Computer mit Gedanken steuern:
Jetzt kann das jeder einfacher lernen

Hirn-Computer-Schnittstellen werden seit Jahrzehnten erforscht, bis heute sind die Systeme mit aufwendigem individuellem Training verbunden. Jetzt haben Forscher einen Ansatz vorgestellt, der jedermann sehr schnell Computer mit Gedanken steuern lässt.

Gedanken werden Befehle: Durchbruch bei Training

Die Idee des Brain-Computer-Interface (BCI) fasziniert Forscher schon sehr lange, Elon Musk hat sich jüngst mit Neuralink auf den Weg gemacht, mit invasiven Methoden die Verbindung zwischen Mensch und Computer auf ein neues Level zu heben - mit ersten Erfolgen.

Abseits von chirurgischen Eingriffen, die immer große Risiken mitbringen, werden seit Jahrzehnten Kappen genutzt, mit denen Hirnaktivitäten durch die Schädeldecke gemessen werden können. Diese als Computer-Schnittstelle zu nutzen, erfordert aber bei jedem neuen Nutzer sehr aufwendiges Training und Kalibrierung. Forscher sprechen jetzt von einer kleinen Revolution in diesem Bereich.


Wie die in PNAS Nexus veröffentlichte Studie beschreibt, haben Forscher der University of Texas Austin eine Kappe entwickelt, die mit den besten Systemen zur Umwandlung von Gehirnaktivität in umsetzbare Befehlen mithalten kann, aber deutlich leichter zu nutzen ist. Eine zeitaufwendige Abstimmung auf die individuelle neuronale Aktivität von Nutzern ist nicht mehr nötig, das verkürzt die Trainingszeit "drastisch".

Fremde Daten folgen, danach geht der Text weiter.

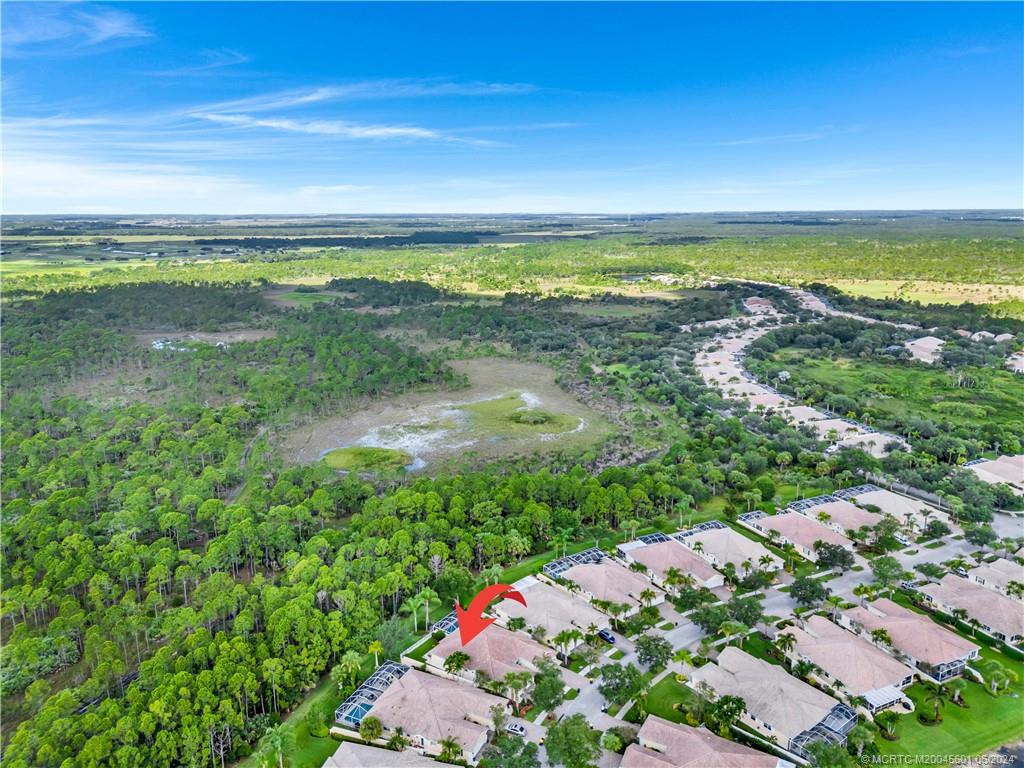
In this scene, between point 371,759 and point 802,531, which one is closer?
point 371,759

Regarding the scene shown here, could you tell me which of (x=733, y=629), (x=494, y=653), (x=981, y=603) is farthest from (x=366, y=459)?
(x=981, y=603)

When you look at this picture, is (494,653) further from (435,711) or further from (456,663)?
(435,711)

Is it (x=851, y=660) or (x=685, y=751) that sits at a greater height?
(x=851, y=660)

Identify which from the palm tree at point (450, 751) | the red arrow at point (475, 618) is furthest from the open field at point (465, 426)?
the palm tree at point (450, 751)

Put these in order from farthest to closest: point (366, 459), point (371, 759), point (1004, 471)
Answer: point (366, 459), point (1004, 471), point (371, 759)

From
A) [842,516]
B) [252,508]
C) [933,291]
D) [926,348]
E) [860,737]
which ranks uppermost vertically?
[933,291]
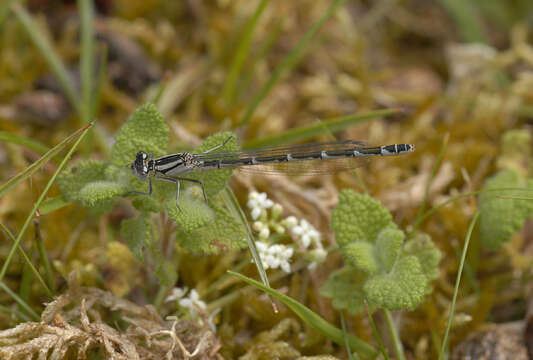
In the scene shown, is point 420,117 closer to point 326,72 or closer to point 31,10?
point 326,72

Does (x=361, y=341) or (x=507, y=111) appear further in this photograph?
(x=507, y=111)

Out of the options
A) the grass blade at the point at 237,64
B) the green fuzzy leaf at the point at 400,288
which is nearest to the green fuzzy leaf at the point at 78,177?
the green fuzzy leaf at the point at 400,288

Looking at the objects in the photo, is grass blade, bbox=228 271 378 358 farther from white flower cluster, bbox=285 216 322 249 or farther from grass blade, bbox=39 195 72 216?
grass blade, bbox=39 195 72 216

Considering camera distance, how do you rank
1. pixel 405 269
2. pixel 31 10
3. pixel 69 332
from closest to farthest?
pixel 69 332 < pixel 405 269 < pixel 31 10

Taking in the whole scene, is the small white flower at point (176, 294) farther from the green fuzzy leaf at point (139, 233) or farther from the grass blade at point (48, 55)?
the grass blade at point (48, 55)

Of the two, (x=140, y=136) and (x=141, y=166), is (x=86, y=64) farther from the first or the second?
(x=141, y=166)

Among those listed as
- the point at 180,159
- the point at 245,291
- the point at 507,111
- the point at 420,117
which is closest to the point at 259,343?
the point at 245,291
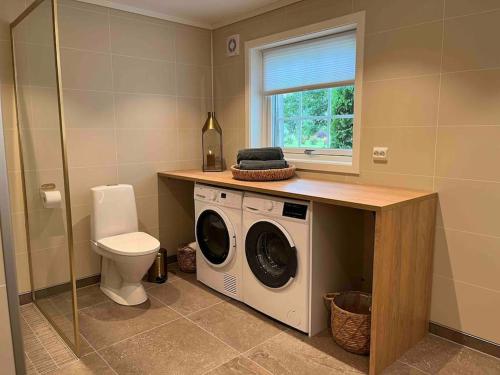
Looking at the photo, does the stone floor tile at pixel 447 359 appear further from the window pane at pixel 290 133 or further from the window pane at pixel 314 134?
the window pane at pixel 290 133

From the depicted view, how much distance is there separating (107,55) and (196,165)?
4.01ft

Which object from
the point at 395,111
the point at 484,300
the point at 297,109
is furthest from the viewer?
the point at 297,109

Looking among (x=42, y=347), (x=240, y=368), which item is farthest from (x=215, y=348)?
(x=42, y=347)

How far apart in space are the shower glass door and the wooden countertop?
1.08 m

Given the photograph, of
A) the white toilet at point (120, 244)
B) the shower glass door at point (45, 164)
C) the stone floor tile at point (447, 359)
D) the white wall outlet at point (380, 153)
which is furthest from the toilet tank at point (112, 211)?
the stone floor tile at point (447, 359)

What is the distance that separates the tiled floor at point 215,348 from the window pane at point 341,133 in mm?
1367

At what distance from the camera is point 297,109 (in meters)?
3.28

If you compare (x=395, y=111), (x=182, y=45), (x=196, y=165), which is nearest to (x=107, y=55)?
(x=182, y=45)

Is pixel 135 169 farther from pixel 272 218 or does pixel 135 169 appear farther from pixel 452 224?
pixel 452 224

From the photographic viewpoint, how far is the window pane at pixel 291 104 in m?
3.28

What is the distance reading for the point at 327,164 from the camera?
2.86 meters

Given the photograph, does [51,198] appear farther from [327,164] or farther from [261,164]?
[327,164]

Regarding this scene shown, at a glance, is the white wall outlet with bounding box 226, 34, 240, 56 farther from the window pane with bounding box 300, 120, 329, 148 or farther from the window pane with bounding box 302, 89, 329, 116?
the window pane with bounding box 300, 120, 329, 148

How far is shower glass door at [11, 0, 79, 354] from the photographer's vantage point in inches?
79.4
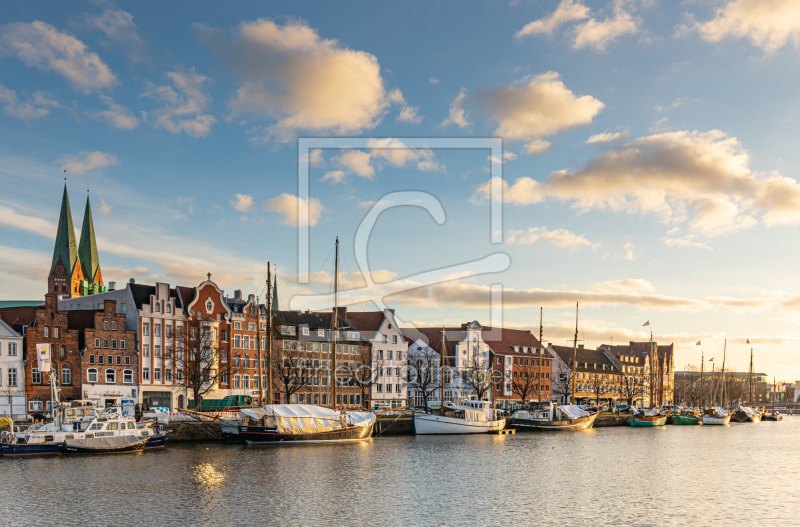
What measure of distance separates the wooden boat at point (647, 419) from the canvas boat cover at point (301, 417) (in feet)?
229

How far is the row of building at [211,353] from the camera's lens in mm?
93688

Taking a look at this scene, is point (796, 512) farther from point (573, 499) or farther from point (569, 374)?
point (569, 374)

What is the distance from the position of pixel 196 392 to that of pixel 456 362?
222 feet

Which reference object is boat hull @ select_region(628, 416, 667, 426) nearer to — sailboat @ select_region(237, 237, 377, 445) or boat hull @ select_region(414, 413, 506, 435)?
boat hull @ select_region(414, 413, 506, 435)

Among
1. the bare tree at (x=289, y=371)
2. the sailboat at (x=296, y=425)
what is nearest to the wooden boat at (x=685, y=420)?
A: the bare tree at (x=289, y=371)

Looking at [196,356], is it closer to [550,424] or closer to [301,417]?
[301,417]

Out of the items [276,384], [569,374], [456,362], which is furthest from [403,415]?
[569,374]

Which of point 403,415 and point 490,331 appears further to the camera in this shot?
point 490,331

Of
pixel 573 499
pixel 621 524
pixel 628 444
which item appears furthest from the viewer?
pixel 628 444

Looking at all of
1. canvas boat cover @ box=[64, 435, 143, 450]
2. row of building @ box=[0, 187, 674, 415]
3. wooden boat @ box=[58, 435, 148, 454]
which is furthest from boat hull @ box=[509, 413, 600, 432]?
canvas boat cover @ box=[64, 435, 143, 450]

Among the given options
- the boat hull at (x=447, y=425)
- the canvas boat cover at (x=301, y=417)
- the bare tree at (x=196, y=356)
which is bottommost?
the boat hull at (x=447, y=425)

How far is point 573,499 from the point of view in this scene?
46.9m

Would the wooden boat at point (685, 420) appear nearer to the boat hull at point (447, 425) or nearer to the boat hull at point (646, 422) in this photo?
the boat hull at point (646, 422)

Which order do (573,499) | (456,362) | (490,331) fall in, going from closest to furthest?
(573,499)
(456,362)
(490,331)
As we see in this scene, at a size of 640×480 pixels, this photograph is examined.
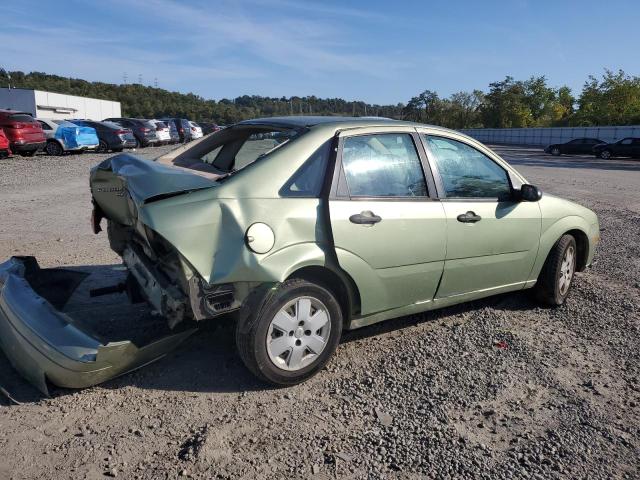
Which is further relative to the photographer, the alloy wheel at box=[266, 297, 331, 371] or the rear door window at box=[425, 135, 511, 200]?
the rear door window at box=[425, 135, 511, 200]

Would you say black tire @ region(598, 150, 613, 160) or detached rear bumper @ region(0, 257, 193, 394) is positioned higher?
black tire @ region(598, 150, 613, 160)

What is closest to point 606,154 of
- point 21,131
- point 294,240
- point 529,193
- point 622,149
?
point 622,149

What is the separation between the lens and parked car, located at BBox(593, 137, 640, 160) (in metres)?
33.0

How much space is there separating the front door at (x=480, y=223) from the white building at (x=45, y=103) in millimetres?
42135

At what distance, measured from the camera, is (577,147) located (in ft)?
121

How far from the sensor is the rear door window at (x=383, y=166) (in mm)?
3744

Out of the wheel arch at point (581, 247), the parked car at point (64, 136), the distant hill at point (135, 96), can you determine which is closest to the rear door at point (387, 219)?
the wheel arch at point (581, 247)

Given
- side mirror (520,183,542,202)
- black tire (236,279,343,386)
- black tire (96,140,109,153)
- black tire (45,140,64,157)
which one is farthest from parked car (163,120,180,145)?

"Das Training eines BCI-Nutzers beginnt in der Regel mit einer Offline-Kalibrierung, um Daten für den Aufbau eines individuellen Decoders zu sammeln", erklärt das Team laut Popsci. Diese aufwendige Prozedur können die Forscher durch ein Machine-Learning-Programm ersetzen, das die spezifische Anforderung einer Person erkennt und das erforderliche Training entsprechend anpasst.

Erste Runde

Wie gut das funktioniert, konnte das Team dann unter anderem bei der South by Southwest Conference im vergangenen Monat beweisen. Freiwillige konnten mithilfe des BCI-Systems innerhalb weniger Minuten lernen, einen Roboterarm mit ihren Gedanken zu steuern. Bei weiteren Tests wurde die Bedienung von Computerspielen demonstriert.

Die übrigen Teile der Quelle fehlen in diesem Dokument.